My tentative solution is to not try to match but rather to paint/opaque stain the added piece black/brown or whatever on both ends of the rail. That may not look too bad. I think the rail is red oak. I’m also thinking I could use some kind of steel backing plate to firm up the joint. I think i’m gonna start looking around for 1-1/2” thick solid oak slab or 2 X 12. |
I'm sure there are some folks here that could match the stain and get a reasonable grain match, Greg and Look, and probably a few others. I'd never get an exact match and that would bug my wife and I. I think painting is a good option other than that paint will probably wear/scratch, but at least you should be able to touch it up.
I think you could use glue and some sort of joint and be fine without a metal backing plate. I understand that glue should be as strong or stronger than the wood. Incorporate a joint of some sort and you should be good. You could probably pick up red oak 1x at HD. |
It’s a pretty simple profile...making an addition would not be that hard for a cabinet shop. Transfer the profile onto graph paper and take detailed pics and start visiting shops. Glue and dowels or screwed inside a pocket would be plenty strong.

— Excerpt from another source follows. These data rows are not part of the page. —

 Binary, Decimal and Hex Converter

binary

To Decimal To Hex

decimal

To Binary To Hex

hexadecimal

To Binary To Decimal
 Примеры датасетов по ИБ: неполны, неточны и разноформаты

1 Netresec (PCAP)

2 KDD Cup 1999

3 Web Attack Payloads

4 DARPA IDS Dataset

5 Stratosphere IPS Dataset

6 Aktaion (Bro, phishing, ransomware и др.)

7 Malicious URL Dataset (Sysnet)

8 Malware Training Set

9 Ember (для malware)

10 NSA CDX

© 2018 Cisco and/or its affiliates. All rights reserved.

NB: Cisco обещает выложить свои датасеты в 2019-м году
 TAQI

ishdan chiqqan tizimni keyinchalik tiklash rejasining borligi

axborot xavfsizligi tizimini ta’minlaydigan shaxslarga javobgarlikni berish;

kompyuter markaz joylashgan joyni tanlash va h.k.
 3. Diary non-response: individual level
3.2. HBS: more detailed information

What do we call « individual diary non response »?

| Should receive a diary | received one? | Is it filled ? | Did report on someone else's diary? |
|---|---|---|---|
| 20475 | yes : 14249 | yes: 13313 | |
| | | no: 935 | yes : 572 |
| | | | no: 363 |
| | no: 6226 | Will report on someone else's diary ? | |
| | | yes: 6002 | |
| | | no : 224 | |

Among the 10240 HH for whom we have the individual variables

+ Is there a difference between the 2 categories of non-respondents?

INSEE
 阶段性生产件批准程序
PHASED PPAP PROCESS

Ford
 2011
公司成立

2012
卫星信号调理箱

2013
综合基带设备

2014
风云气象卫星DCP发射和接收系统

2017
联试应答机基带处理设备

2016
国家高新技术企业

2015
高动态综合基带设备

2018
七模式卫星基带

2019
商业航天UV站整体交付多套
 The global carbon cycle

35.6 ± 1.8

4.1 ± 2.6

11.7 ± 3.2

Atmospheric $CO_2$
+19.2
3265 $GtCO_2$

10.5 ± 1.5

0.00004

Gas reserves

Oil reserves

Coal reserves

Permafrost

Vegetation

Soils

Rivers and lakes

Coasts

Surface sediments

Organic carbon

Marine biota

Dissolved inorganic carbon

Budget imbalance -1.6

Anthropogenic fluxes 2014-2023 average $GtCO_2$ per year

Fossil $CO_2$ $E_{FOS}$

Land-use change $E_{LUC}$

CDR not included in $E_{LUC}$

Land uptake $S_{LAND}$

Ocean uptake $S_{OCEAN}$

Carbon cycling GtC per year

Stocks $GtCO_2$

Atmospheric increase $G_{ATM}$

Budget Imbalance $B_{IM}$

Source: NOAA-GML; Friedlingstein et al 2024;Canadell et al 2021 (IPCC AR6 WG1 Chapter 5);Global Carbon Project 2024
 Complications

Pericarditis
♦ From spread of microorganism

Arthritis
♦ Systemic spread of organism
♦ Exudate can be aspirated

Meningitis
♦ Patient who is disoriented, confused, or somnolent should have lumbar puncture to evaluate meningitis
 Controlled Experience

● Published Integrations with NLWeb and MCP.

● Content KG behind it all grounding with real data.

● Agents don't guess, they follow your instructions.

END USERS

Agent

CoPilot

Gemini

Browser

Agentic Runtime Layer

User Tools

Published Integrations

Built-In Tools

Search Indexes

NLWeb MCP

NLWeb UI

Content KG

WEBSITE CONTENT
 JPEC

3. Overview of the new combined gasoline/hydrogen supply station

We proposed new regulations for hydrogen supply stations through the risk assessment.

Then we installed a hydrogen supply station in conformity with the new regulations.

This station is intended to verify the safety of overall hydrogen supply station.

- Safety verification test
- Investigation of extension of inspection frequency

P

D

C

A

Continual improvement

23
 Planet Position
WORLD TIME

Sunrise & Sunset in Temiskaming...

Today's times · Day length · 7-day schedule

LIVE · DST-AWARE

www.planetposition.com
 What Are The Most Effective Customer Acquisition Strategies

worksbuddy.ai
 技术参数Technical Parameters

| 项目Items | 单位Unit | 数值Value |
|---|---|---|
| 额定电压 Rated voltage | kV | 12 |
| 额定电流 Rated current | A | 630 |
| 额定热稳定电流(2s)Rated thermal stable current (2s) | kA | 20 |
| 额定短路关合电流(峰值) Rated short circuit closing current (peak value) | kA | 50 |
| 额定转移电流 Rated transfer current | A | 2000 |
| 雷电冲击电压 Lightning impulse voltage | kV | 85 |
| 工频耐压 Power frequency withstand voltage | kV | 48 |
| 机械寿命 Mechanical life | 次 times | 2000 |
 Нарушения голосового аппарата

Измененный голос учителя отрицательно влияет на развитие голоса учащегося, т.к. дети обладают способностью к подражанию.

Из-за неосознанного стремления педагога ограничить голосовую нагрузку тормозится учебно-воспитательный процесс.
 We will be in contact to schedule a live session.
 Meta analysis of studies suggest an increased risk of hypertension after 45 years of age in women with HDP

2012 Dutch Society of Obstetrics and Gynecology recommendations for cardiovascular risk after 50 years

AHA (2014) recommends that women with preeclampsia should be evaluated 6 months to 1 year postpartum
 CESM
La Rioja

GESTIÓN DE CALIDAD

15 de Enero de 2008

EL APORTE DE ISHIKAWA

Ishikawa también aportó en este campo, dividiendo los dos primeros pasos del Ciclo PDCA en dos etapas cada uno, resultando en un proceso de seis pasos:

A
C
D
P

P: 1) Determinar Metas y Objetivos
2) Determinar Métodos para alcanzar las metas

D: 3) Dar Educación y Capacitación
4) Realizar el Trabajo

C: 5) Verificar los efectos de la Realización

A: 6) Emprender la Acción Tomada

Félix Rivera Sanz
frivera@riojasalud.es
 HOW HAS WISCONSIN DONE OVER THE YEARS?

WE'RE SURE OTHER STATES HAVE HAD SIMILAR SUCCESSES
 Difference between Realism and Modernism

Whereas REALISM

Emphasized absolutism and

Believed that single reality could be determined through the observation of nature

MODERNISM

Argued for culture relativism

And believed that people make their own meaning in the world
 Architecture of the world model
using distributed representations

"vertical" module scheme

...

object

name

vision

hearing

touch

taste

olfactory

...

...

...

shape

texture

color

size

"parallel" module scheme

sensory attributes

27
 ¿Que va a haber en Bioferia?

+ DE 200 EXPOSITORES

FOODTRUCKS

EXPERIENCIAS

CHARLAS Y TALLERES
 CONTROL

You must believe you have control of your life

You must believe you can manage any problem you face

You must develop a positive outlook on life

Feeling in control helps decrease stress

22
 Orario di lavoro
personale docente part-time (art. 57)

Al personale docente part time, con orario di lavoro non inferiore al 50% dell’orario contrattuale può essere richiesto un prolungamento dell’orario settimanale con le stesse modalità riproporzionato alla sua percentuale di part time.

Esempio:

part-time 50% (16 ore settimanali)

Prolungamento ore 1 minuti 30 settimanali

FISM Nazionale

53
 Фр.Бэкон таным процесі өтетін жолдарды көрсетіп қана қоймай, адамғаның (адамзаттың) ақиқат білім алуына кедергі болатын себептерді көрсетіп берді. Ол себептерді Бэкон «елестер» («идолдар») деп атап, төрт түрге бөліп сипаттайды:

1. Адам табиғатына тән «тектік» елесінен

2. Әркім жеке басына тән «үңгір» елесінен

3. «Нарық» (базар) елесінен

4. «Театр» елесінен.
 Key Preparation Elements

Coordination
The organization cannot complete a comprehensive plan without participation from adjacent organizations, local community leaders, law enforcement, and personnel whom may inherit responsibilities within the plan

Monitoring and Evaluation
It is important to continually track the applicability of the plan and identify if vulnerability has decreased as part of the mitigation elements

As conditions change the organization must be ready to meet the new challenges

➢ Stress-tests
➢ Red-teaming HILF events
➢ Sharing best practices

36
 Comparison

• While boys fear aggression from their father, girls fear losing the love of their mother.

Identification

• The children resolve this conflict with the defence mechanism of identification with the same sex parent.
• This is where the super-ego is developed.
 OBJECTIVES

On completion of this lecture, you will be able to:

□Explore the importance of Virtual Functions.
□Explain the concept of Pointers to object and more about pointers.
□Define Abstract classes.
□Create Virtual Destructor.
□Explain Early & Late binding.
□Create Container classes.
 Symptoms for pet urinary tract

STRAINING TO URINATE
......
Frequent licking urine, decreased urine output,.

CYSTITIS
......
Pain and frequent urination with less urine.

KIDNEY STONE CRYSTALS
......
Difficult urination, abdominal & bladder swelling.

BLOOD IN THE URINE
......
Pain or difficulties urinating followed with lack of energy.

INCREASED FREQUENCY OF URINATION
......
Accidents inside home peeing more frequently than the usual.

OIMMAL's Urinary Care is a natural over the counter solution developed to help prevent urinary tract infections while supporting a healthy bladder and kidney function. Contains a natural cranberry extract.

Here is something for an idea..http://forums.pelicanparts.com/uploa...1628449305.png |
Nothing fancy is needed to cap the ends of that rail. You just need a rectangular block for each end - round off all the sides. Easiest means of attaching it would be dowels probably. Most difficult part will be finishing it so that it matches the existing rail. From the pics - it looks like the rail is oak? If you were a neighbor I could have something over to your house in 15 -30 minutes.